## Set problem:
Reproduce each of the rows below verbatim, changing no character of any line.

## Source records:
◇ ◇ ◇ ◇ ◇

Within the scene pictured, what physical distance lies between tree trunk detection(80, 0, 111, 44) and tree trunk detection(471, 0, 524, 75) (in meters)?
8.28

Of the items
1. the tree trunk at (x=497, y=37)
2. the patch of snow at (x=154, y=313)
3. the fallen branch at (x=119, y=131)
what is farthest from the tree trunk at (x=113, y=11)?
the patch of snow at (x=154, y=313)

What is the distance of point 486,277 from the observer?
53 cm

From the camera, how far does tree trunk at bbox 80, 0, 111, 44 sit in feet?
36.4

◇ ◇ ◇ ◇ ◇

## Worked solution:
Within the scene pictured, what physical distance lies between tree trunk detection(80, 0, 111, 44) and tree trunk detection(471, 0, 524, 75) (in meters)?
8.28

Of the items
1. the tree trunk at (x=497, y=37)
2. the patch of snow at (x=154, y=313)
3. the fallen branch at (x=119, y=131)
what is farthest from the tree trunk at (x=113, y=11)?
the patch of snow at (x=154, y=313)

What is the distance of point 486,277 from the observer?
53 cm

From the camera, how far does tree trunk at bbox 80, 0, 111, 44 sit in feet?
36.4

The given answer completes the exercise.